Şu çok rahatlıkla söylenebilir ki, terör devre dışı kalmış olsa ülkemiz çok rahat bir şekilde zengin ülkeler sınıfına girebilir. Bu noktada çok farklı rakamlar ifade edilmekle birlikte, çok fazla para harcandığı ortak bir tesbit olarak karşımızda duruyor. Meselâ, Ulaştırma, Denizcilik ve Haberleşme Bakanı Ahmet Arslan, Muş’ta yaptığı açıklamada “Bugüne kadar teröre harcanan para en az 500 milyar dolar. Daha çok olduğu da söyleniyor. Bu, yüzlerce Yavuz Sultan Selim, Orhangazi Köprüsü, Marmaray, Avrasya, binlerce Muş Havalimanı terminali, kilometrelerce yol yapmak demektir” demiş. (AA, 4 Ağustos 2017)

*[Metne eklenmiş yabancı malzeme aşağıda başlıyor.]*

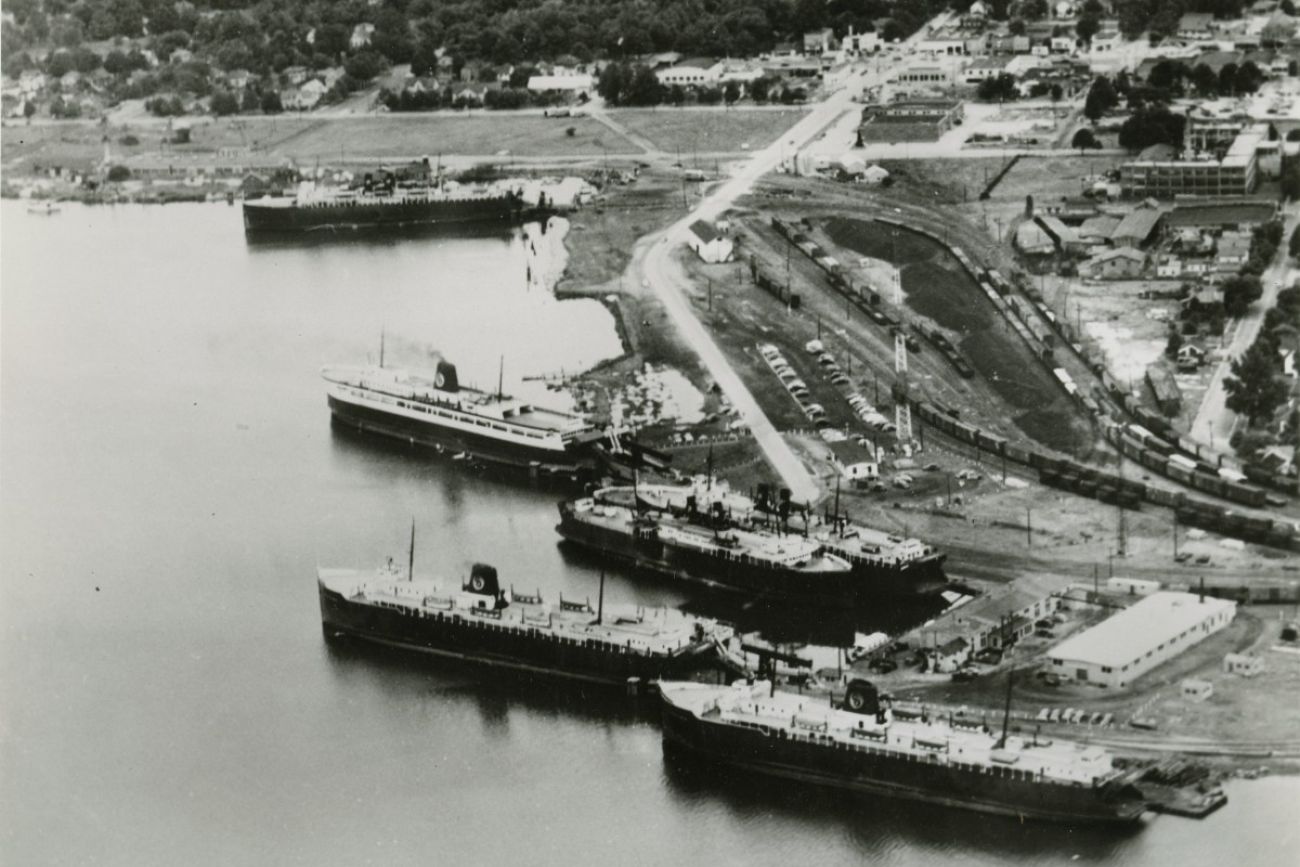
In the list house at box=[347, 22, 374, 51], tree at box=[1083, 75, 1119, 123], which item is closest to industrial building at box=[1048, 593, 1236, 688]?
tree at box=[1083, 75, 1119, 123]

Bir milyar dolar paraya bile ihtiyaç duyan bir ülkenin, bunun 500 katı ve belki de 900 katı bir parayı teröre ayırması akıl işi değil. Tabii ki çare, terörü en kısa zamanda sona erdirmek ve böyle bu mücadele için ayrılan parayı ülkenin imarına, inşasına ve zenginliğine ayırmaktır. Bin defa düşünüp bin yolu deneyip bu meseleyi halletmek en âcil, en önemli, en zaruri işimiz olmalıdır.
Terörle mücadele gündeme geldiği her defasında kabahat başkasına atılır ve dış düşmanların terörü desteklediği söylenir. Terörün dış mihraklarca desteklendiği tesbiti doğrudur. Ancak hadiseye başka bir pencereden bakmak daha isabetli olmaz mı? Dış mihrakların ve düşmanların Türkiye’nin huzurunu ve zenginliğini istememesi onların ‘işi’dir. Bize düşen, bu mihraklara, bu tuzaklara rağmen terörle mücadeleyi başarabilmektir. Bunun için siyasi, sosyal ve dipolmatik her yolu denenmek durumundayız. Acaba bu mücadeleyi sürdürürken dünyadaki iyi insanlardan yardım almak mümkün olmaz mı?
Anarşi ve terör sadece Türkiye’nin derdi ve meselesi değildir. Terör bütün insanlığın düşmanı olduğuna göre insanlığı ve insaniyeti terörün karşına çıkarmak lazım. Terörü destekleyen ülkeleri ikna etmek çok zor mudur?
Hepimiz biliyoruz ki dış destekler kesilse ya da azalsa terör bu kadar can yakıcı olamaz. Terör gibi insanlık düşmanı bir probleme karşı mücadele ederken hür dünyayı ve insanlığı yanımıza almamız zor olmasa gerek.
Türkiye’nin bir gün dahi kaybetmeden dostlarını çoğaltarak bu mücadelede insanlığı yanına alması şarttır. Çöpe atacak bir kuruşumuz bile yoktur ve milletin imkânları terör ateşine değil, refahın yaygınlaşmasına harcanmalıdır. İnşâallah terörün sona erdiği ve milyarların bu yolda heba edilmediği günlere tez zamanda kavuşuruz.